"During the lock-in effect period, millions of existing homeowners with ultra-low rates have been financially disincentivized to move or "trade up," i.e., buy a more expensive or larger home, which made the number of homes for sale scarce for would-be homebuyers. This led to younger-generation bidding wars for a limited pool of starter homes and kept many locked out of the market."

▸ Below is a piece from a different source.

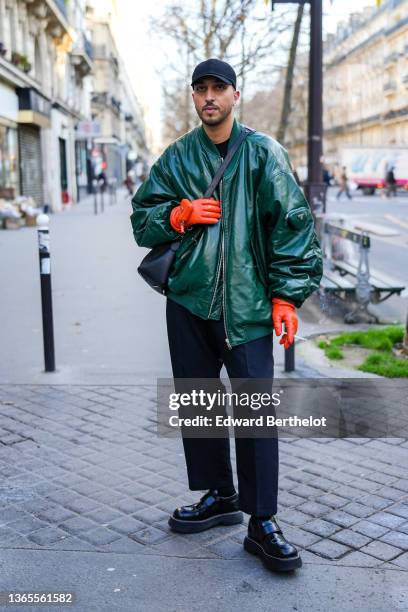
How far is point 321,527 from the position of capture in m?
3.61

"But now there's a crack in the lock-in effect: Real estate investor and Reventure CEO Nick Gerli recently said that as of the end of 2025, there are actually now more homeowners with mortgage rates higher than 6% than borrowers locked into sub-3% rates, ending one of the most generous eras for home financing in modern history."
Pandemic-era mortgage rates dipped below 3%, driving a surge in homebuying among younger generations. In subsequent years, mortgage rates and home prices rose while inflation and wages stagnated, creating affordability pressures. Many homeowners retained sub-3% mortgages, producing a lock-in effect that reduced inventory and constrained move-up buying. As of the end of 2025, a greater share of homeowners carry mortgage rates above 6% than those with sub-3% rates, signaling the lock-in effect is weakening. Reduced inventory fueled bidding wars, pushing the average first-time buyer age to 40 in 2025 and shrinking first-time buyer share to 21%.